Work instruction: Transcribe each entry exactly; skip the images.

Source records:

[Start of Attachment]

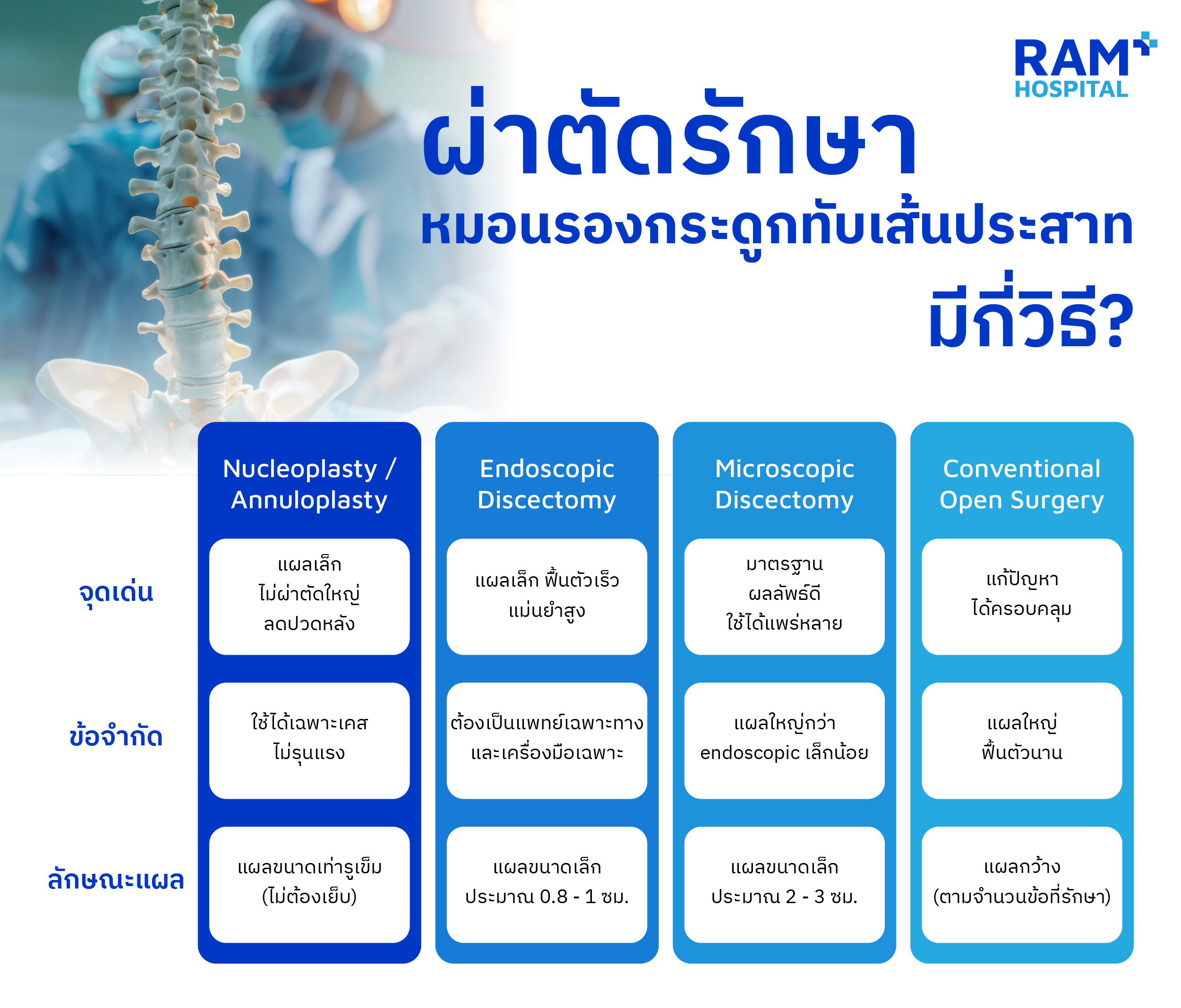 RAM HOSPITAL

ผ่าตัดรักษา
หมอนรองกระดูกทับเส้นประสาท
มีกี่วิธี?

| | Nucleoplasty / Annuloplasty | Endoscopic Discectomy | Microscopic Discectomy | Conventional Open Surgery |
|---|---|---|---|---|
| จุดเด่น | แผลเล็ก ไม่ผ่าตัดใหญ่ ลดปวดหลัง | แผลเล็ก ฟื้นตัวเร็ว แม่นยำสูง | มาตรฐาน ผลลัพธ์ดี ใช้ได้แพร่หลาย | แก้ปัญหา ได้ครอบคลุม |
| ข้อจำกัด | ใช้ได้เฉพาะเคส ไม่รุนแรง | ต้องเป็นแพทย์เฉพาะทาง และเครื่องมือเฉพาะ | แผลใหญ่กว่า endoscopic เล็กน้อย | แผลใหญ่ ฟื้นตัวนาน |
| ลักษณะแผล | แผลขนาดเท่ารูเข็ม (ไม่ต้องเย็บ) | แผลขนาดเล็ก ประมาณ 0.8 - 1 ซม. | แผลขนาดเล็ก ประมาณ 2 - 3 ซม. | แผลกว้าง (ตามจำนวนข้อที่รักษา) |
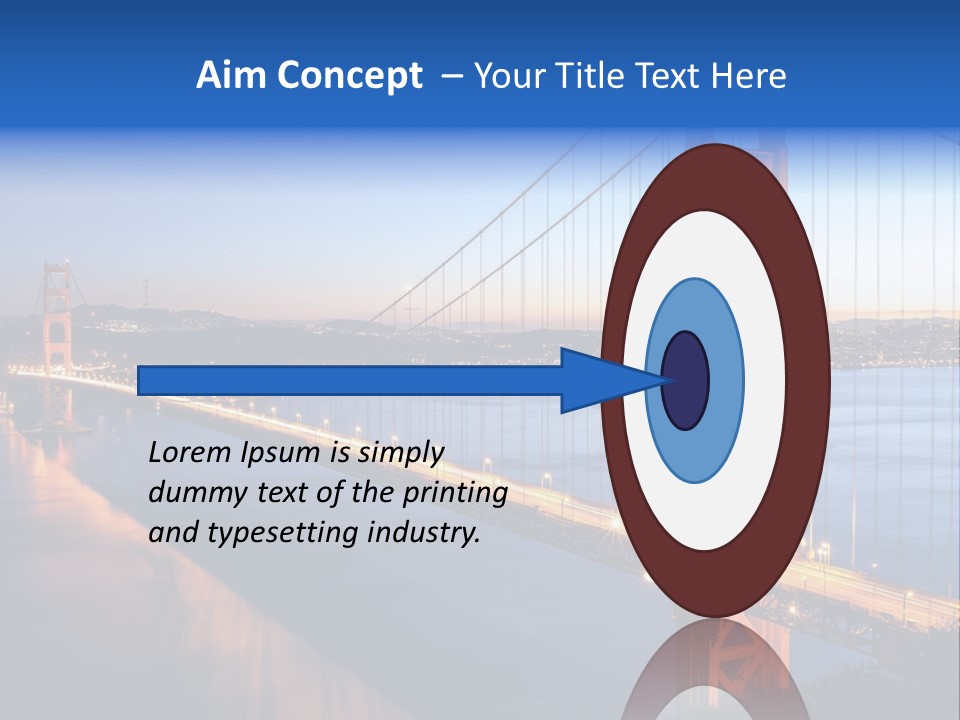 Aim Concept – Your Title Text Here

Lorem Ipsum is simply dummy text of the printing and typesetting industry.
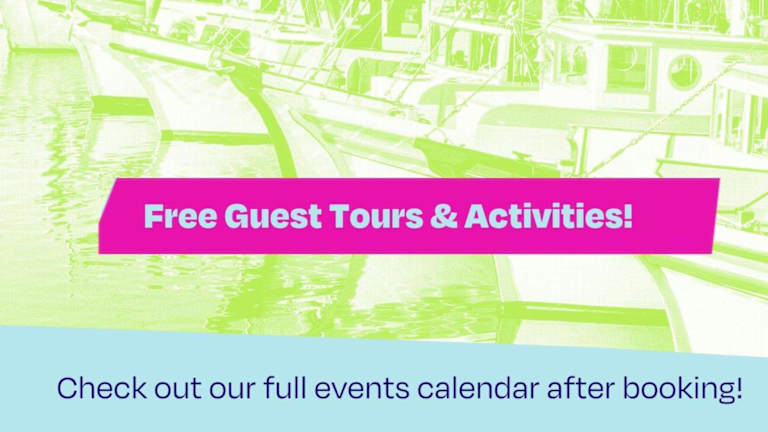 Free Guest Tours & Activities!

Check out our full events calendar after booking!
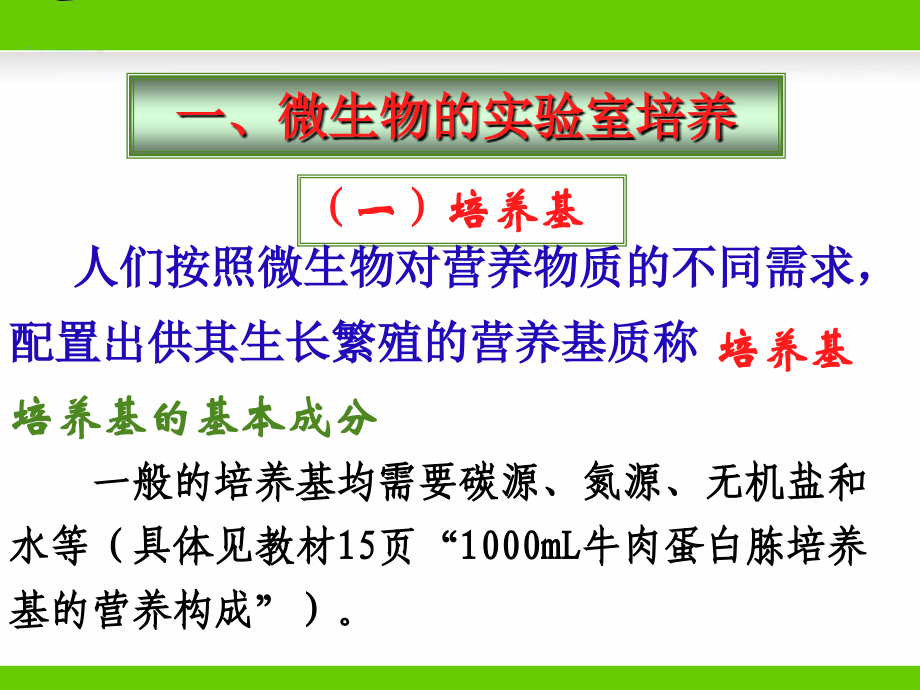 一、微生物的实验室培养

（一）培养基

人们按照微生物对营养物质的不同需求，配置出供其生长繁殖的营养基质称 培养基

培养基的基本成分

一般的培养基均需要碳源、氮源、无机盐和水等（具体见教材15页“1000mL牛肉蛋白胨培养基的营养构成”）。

[End of Attachment]

Solution to the problem:
 RAM HOSPITAL

ผ่าตัดรักษา
หมอนรองกระดูกทับเส้นประสาท
มีกี่วิธี?

| | Nucleoplasty / Annuloplasty | Endoscopic Discectomy | Microscopic Discectomy | Conventional Open Surgery |
|---|---|---|---|---|
| จุดเด่น | แผลเล็ก ไม่ผ่าตัดใหญ่ ลดปวดหลัง | แผลเล็ก ฟื้นตัวเร็ว แม่นยำสูง | มาตรฐาน ผลลัพธ์ดี ใช้ได้แพร่หลาย | แก้ปัญหา ได้ครอบคลุม |
| ข้อจำกัด | ใช้ได้เฉพาะเคส ไม่รุนแรง | ต้องเป็นแพทย์เฉพาะทาง และเครื่องมือเฉพาะ | แผลใหญ่กว่า endoscopic เล็กน้อย | แผลใหญ่ ฟื้นตัวนาน |
| ลักษณะแผล | แผลขนาดเท่ารูเข็ม (ไม่ต้องเย็บ) | แผลขนาดเล็ก ประมาณ 0.8 - 1 ซม. | แผลขนาดเล็ก ประมาณ 2 - 3 ซม. | แผลกว้าง (ตามจำนวนข้อที่รักษา) |
 Aim Concept – Your Title Text Here

Lorem Ipsum is simply dummy text of the printing and typesetting industry.
 Free Guest Tours & Activities!

Check out our full events calendar after booking!
 一、微生物的实验室培养

（一）培养基

人们按照微生物对营养物质的不同需求，配置出供其生长繁殖的营养基质称 培养基

培养基的基本成分

一般的培养基均需要碳源、氮源、无机盐和水等（具体见教材15页“1000mL牛肉蛋白胨培养基的营养构成”）。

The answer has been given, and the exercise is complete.